Object Storage

 Extract Metadata (Tika) from GDAL Files

  • HV Object Storage
  • Hitachi Content Intelligence HCI
Data Conversion's profile image
Data Conversion posted 12-08-2018 18:16

GDAL is an open source project that extracts information from geospatial files. You can install command line tools like gdalinfo and it will extract lots of information from the files.

In Tika, there appears to be integration with GDAL module that seems to be a wrapper around the gdalinfo command line. Tika does recognize the file in question, and claims it is using the GDAL Tika module, but I don't get any useful information back. The following is all I get back from HCI.

screen-shot-2018-12-08-at-1

So in trying to "fix" this, I thought perhaps the reason is that gdalinfo command is not installed as a default on the HCI host OS. So I installed it and the CLI tool works great. However, HCI (even after a restart) still doesn't give any useful information.

I also installed java on the HCI host OS and retrieved the tika app jar file (tika-app-1.19.1.jar). When I run it from the command line on the HCI server:

 

java -jar tika-app-1.19.1.jar -m ./17NOV15081801-S3DMR03C01.NTF)

it does return all the image information.

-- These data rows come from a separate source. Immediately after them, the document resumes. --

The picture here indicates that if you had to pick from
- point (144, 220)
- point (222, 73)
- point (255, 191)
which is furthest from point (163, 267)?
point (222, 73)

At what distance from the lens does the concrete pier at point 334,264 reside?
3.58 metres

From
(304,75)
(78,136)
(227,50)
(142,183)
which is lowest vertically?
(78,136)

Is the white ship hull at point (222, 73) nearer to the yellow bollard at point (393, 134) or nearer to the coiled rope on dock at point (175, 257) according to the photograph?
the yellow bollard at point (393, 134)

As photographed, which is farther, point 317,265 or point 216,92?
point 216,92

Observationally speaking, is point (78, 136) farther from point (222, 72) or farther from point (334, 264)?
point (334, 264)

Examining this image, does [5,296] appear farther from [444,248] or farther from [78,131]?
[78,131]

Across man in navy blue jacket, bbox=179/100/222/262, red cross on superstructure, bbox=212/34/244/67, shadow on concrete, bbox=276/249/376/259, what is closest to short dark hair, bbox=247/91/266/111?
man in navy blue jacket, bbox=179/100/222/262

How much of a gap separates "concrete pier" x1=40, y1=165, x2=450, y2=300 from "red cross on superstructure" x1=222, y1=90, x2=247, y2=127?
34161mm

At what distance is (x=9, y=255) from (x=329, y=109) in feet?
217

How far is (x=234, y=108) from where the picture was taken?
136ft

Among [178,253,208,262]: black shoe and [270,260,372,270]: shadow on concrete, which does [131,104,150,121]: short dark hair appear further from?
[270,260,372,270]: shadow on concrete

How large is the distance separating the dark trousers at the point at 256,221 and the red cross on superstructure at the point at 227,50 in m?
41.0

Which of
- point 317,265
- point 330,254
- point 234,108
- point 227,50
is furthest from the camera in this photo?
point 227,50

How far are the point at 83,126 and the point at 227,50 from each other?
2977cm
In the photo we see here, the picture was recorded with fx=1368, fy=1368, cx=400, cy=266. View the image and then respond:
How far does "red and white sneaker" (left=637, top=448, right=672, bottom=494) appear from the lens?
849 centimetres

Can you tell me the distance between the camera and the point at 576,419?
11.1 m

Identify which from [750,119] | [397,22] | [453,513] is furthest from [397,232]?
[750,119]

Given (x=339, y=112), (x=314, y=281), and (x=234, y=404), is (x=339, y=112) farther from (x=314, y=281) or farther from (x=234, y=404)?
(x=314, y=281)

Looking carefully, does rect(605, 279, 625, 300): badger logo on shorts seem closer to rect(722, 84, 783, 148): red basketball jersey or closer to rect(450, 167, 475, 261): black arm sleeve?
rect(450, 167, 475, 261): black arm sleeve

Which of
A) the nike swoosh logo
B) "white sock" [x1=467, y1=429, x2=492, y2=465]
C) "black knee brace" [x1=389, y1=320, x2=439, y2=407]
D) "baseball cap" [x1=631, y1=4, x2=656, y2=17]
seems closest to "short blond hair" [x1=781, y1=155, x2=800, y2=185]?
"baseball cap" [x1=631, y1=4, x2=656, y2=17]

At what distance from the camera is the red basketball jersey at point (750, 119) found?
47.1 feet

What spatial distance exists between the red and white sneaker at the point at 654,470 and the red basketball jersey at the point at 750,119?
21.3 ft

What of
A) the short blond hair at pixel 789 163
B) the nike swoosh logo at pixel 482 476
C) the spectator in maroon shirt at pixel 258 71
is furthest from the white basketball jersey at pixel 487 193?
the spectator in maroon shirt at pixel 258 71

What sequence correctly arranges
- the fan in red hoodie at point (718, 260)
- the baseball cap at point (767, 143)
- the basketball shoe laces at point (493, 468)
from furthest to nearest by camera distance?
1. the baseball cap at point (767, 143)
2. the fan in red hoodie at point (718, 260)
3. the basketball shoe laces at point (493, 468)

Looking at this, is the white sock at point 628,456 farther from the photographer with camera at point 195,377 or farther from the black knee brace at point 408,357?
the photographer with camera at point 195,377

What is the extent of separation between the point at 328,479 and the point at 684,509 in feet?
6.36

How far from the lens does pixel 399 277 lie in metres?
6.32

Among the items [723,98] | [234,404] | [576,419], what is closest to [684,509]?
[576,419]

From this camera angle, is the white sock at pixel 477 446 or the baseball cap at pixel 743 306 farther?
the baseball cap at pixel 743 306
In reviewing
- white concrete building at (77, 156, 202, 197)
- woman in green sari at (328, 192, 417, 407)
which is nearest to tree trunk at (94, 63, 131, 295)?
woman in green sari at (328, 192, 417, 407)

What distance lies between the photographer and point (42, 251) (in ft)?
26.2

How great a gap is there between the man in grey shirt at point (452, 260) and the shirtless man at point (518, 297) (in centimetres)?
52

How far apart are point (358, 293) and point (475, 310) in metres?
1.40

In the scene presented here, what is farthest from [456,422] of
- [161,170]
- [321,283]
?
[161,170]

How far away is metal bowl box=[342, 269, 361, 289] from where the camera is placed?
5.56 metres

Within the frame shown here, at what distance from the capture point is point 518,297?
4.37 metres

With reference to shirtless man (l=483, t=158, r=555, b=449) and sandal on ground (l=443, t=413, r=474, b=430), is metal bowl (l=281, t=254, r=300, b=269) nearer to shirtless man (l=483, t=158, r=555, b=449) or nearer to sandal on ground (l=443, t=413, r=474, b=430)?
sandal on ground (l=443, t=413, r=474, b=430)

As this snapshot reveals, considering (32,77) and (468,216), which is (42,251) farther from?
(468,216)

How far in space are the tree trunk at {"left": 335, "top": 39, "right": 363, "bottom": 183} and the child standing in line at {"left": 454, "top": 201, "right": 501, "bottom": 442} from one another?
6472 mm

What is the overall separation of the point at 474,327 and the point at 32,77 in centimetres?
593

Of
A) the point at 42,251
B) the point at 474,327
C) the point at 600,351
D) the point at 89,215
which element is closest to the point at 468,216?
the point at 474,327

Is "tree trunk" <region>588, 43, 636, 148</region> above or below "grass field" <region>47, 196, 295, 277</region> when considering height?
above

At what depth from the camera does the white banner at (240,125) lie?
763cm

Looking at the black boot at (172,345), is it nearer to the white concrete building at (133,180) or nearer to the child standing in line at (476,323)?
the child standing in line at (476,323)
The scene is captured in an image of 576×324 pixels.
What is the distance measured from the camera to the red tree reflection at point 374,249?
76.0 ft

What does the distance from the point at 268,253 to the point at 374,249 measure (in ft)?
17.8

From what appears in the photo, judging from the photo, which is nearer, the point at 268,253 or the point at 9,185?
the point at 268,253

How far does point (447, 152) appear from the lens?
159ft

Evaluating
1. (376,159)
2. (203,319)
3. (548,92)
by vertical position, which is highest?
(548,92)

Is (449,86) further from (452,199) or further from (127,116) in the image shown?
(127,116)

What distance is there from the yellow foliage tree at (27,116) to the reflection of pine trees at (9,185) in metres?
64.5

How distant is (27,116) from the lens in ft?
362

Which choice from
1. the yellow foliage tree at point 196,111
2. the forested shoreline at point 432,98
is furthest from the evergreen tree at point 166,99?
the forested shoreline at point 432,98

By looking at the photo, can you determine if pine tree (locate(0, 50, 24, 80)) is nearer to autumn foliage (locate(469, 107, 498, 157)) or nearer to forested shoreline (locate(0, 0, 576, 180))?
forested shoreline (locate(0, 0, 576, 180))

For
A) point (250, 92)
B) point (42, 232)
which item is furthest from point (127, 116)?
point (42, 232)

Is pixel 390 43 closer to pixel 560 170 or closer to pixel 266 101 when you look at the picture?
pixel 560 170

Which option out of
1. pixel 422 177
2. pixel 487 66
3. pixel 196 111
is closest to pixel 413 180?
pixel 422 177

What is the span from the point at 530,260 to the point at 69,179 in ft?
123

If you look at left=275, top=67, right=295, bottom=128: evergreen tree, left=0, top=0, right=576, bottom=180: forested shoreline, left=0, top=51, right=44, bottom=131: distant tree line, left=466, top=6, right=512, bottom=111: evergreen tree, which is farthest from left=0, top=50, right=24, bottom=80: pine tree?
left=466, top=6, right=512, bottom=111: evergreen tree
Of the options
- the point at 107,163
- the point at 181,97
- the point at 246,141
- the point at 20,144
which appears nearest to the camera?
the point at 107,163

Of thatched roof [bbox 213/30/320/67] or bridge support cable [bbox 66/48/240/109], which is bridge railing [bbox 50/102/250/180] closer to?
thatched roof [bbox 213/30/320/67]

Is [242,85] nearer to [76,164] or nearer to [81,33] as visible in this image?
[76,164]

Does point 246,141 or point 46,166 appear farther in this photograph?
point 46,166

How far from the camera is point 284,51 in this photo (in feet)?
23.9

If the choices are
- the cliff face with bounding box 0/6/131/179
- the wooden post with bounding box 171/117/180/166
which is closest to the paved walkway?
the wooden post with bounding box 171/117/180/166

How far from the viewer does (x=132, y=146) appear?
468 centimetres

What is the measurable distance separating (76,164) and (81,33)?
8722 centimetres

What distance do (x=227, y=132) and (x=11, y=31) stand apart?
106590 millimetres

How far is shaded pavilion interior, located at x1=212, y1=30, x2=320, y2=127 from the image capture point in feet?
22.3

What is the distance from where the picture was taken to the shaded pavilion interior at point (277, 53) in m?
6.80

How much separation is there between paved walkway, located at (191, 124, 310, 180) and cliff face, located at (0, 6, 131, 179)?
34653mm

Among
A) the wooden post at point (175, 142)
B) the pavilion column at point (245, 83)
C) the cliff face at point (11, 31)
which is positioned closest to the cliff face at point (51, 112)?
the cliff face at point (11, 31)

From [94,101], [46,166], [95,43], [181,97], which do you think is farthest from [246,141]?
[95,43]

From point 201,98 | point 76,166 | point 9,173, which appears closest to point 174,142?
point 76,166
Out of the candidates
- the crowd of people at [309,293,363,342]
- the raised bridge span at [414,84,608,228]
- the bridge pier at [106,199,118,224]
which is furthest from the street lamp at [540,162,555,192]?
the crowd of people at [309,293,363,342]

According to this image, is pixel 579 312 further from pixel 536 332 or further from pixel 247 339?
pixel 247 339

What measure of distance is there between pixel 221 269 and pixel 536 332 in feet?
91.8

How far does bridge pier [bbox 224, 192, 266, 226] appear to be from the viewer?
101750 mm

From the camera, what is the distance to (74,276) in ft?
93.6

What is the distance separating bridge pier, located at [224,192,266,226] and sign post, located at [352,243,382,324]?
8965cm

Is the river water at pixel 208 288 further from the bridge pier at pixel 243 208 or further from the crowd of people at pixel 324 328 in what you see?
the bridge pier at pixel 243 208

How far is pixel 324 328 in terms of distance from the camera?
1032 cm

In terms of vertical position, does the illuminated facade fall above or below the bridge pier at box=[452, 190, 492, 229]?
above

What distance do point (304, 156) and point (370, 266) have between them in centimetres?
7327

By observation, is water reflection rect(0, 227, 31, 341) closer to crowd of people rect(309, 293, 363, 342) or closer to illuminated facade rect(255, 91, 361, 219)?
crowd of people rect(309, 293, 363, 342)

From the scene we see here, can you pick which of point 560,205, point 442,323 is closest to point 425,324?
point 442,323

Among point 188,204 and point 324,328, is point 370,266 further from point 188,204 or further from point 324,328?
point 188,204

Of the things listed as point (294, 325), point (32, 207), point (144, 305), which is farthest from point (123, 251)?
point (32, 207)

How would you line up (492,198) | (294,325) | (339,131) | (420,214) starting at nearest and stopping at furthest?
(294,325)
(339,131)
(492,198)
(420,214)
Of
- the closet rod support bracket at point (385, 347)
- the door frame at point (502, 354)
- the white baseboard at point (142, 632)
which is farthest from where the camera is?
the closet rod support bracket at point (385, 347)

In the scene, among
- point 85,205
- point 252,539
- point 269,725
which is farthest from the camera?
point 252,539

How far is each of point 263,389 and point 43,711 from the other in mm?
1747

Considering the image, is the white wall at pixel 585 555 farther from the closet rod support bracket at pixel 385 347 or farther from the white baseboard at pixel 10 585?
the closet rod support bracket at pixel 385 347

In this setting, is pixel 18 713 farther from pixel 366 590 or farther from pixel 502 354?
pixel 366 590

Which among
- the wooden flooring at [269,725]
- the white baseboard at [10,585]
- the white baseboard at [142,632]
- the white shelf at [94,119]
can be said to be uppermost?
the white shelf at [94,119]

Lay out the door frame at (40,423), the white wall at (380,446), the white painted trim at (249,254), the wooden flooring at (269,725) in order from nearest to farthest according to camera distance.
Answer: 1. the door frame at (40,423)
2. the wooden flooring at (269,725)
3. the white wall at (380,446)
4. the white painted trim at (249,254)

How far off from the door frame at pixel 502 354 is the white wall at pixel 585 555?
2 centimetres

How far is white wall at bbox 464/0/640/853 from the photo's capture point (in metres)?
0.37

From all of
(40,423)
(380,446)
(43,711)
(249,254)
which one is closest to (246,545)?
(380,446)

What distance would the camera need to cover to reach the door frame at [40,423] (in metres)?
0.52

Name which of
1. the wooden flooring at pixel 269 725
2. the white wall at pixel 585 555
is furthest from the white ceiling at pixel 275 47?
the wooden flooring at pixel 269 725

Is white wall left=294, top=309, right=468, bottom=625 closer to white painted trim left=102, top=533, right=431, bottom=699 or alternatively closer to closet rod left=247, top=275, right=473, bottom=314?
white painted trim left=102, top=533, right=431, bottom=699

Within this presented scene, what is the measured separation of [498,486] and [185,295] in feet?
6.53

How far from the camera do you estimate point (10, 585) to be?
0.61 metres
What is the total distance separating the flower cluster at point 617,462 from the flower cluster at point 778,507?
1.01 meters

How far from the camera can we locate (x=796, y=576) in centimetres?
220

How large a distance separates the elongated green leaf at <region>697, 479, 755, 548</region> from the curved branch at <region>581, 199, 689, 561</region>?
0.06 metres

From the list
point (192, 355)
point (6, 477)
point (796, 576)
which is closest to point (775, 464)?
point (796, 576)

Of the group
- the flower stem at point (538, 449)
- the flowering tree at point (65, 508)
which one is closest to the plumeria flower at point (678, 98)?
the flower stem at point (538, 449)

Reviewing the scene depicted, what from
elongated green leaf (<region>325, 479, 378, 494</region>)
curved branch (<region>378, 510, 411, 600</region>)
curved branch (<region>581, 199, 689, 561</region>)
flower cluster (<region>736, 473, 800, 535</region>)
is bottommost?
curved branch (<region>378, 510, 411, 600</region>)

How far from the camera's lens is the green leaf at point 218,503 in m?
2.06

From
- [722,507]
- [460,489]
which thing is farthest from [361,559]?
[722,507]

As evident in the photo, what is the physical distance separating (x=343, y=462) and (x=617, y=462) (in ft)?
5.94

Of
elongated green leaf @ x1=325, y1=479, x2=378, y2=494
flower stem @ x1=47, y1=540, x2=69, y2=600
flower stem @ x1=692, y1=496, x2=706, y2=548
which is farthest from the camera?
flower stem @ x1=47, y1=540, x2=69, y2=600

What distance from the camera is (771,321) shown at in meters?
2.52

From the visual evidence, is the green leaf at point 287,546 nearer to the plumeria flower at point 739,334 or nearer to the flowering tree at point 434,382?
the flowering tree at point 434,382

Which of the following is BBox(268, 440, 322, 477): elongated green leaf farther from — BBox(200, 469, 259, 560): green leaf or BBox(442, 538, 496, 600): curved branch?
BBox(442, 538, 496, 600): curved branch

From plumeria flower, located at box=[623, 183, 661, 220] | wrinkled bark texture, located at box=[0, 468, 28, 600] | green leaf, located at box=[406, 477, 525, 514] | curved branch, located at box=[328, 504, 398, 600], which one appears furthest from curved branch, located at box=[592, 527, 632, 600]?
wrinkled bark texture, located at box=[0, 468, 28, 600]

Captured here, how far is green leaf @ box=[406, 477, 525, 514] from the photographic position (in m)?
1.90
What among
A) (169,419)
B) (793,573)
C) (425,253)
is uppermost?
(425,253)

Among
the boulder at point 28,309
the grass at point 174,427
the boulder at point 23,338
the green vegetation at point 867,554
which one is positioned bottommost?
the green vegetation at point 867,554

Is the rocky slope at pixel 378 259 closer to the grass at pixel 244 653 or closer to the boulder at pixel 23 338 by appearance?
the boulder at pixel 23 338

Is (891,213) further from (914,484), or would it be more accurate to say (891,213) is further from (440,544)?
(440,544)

Any help on getting HCI (patching is fine) to return much more useful information via Metadata Extraction (Tika) would be greatly appreciated.


#HitachiContentIntelligenceHCI
Data Conversion's profile image
Data Conversion

In order for HCI to natively be able to extract metadata from image files via Tika, the product needs to be enhanced by adding gdal package to the workflow container.  I did hack the system to make it work, but don't recommend it for a production system.